On Detecting Whether Text was Generated by a Human or an AI Language Model
Machines are now able to generate text that is hard to distinguish from that generated by humans. This gives rise to many potential problems; for example, enabling efficient automation of misinformation, spam, impersonation, student cheating on writing and coding homework, and so on. How can society deal with the upcoming deluge of machine-generated text? This is an urgent problem, but fortunately there is a lot of promising research in the works aimed at enabling people to detect when a text has been generated by a machine.
Researchers have been designing methods to detect machine creations since the dawn of generative AI (which is much longer in the past than many people realize). But as the machines—in particular, large language models (LLMs) such as GPT-3 and ChatGPT—get increasingly better at mimicking humans, detection gets correspondingly harder.

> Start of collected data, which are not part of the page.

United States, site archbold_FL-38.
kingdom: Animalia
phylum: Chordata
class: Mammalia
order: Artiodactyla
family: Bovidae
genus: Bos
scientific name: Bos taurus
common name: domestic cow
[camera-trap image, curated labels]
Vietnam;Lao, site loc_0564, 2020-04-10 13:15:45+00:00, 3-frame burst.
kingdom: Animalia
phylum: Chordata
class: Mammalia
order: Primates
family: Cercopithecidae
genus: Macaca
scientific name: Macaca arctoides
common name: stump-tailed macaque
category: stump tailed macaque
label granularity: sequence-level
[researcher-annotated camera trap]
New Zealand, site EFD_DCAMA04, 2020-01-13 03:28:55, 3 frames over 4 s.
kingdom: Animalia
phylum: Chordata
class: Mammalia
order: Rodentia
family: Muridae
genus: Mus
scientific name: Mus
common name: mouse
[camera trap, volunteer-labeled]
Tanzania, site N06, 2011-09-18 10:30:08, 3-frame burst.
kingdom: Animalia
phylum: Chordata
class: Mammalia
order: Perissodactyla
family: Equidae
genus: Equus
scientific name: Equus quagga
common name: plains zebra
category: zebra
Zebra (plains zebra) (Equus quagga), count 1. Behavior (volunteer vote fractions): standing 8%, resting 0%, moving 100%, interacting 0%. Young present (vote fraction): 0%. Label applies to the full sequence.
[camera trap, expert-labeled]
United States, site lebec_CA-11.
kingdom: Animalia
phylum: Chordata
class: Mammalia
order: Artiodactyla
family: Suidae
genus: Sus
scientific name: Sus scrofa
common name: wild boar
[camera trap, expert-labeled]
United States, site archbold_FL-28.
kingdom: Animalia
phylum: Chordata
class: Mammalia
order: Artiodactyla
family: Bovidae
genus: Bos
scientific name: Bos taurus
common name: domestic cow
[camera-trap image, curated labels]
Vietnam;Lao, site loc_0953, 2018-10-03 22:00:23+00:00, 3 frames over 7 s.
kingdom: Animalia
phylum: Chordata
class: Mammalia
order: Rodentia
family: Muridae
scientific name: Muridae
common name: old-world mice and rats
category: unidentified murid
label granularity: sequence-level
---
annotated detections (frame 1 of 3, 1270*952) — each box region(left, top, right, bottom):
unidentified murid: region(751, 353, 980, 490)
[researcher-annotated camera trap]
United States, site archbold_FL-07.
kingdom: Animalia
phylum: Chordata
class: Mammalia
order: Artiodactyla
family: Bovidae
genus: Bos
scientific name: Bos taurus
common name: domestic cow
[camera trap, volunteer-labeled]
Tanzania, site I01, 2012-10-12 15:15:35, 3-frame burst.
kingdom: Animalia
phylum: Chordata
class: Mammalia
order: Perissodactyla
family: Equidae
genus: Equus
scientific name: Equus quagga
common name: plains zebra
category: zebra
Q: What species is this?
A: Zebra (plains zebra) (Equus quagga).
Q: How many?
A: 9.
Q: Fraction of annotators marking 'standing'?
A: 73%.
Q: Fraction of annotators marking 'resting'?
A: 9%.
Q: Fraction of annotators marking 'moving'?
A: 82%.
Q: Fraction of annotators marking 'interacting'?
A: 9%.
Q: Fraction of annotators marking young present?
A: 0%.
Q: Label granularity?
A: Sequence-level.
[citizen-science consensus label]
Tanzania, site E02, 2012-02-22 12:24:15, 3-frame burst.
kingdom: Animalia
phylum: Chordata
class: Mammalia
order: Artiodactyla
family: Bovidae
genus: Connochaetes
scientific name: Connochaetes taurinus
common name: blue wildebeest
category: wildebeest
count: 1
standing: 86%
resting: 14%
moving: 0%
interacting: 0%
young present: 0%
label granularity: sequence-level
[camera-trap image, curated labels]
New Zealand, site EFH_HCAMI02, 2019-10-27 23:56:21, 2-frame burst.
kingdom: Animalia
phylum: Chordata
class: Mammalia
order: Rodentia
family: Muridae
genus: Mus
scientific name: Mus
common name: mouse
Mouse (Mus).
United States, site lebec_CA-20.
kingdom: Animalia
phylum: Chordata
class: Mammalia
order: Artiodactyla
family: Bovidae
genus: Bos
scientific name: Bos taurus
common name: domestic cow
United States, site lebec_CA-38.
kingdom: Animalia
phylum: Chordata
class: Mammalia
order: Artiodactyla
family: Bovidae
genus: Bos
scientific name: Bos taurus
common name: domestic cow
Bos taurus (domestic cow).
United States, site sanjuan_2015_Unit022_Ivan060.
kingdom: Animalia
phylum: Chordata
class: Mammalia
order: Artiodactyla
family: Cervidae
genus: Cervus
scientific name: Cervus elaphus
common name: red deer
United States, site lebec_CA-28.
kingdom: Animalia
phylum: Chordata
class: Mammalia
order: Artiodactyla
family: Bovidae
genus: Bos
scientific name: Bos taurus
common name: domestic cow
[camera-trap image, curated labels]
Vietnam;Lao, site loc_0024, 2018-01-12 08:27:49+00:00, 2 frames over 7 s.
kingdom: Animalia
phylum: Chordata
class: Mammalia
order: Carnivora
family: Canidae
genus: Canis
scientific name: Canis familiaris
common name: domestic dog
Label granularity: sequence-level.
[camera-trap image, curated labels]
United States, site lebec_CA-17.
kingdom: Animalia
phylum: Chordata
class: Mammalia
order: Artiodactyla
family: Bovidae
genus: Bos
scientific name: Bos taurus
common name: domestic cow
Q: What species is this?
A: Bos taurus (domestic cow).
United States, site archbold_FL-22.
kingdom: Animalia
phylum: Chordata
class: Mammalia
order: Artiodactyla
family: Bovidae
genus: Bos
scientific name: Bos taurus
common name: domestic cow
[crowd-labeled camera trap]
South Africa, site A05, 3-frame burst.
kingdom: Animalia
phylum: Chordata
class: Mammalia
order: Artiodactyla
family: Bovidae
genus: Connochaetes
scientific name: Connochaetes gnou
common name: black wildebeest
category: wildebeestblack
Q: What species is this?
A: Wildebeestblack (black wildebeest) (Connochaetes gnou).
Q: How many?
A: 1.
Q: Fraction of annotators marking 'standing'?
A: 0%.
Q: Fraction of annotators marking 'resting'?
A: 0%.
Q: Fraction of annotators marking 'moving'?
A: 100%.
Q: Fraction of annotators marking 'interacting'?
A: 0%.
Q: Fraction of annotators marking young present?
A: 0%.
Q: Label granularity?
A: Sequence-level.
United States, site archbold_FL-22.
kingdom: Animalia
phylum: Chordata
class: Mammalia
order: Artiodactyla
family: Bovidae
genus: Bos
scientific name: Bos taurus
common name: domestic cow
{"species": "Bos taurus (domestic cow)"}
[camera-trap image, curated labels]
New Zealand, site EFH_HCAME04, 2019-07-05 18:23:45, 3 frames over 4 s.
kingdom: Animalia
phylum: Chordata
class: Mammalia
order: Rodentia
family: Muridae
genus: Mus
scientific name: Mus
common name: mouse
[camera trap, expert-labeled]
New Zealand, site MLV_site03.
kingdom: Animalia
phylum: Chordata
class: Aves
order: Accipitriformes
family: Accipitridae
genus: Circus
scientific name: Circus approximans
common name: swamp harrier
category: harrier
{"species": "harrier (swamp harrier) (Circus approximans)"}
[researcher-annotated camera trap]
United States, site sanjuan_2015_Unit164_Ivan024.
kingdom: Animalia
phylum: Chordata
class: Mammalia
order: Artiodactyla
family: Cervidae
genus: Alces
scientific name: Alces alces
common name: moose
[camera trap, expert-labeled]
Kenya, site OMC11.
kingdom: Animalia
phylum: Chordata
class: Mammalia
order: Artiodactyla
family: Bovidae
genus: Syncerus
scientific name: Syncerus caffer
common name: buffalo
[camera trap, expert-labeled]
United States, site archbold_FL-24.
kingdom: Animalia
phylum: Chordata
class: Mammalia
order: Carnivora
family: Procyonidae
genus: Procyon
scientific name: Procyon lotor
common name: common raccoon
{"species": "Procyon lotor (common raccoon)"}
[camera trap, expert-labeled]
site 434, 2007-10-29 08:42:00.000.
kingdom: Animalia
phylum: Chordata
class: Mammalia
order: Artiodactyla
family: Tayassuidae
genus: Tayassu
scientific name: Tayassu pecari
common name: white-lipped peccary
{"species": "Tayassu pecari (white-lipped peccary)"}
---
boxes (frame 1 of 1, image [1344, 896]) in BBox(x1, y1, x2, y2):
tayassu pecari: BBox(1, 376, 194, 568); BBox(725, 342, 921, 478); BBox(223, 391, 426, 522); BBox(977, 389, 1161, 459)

Last weekend I read two recent papers that describe different, promising approaches to detection. The first one, “DetectGPT Zero-Shot Machine-Generated Text Detection using Probability Curvature”, proposes a method to determine if a text passage was generated by a particular LLM. The second, “A Watermark for Large Language Models”, proposes a method for “watermarking” text as part of the text-generation process, and enabling users to easily check whether a watermark is present. It’s interesting to note that the authors of both papers are all graduate students, postdocs, and faculty at universities, not employees of the big tech companies that are creating LLMs. A lot of innovation in AI is still coming out of academia!
Both papers are fairly technical, but the underlying ideas are pretty simple. I’ll share these ideas with you here. First I’ll give a bit of background which is needed to understand these ideas.
How LLMs Work
LLMs like GPT-3 are deep neural networks—that is, neural networks with many layers of “neurons” connected by billions of weighted links. Given an input text “prompt”, at essence what these systems do is compute a probability distribution over a “vocabulary”—the list of all words (or actually parts of words, or tokens) that the system knows about. The vocabulary is given to the system by the human designers. GPT-3, for example, has a vocabulary of about 50,000 tokens.
For simplicity, let’s forget about “tokens” and assume that the vocabulary consists of exactly 50,000 English words. Then, given a prompt, such as “To be or not to be, that is the”, the system encodes the words of the prompt as real-valued vectors, and then does a layer-by-layer series of computations, whose penultimate result is 50,000 real numbers, one for each vocabulary word. These numbers are (for obscure reasons) called “logits”. The system then turns these numbers into a probability distribution with 50,000 probabilities—each represents the probability that the corresponding word is the next one to come in the text. For the prompt “To be or not to be, that is the”, presumably the word “question” would have a high probability. That is because LLMs have learned to compute these probabilities by being shown massive amounts of human-generated text. Once the LLM has generated the next word—say, “question”, it then adds that word to its initial prompt, and recomputes all the probabilities over the vocabulary. At this point, the word “Whether” would have very high probability, assuming that Hamlet, along with all quotes and references to that speech, was part of the LLMs training data.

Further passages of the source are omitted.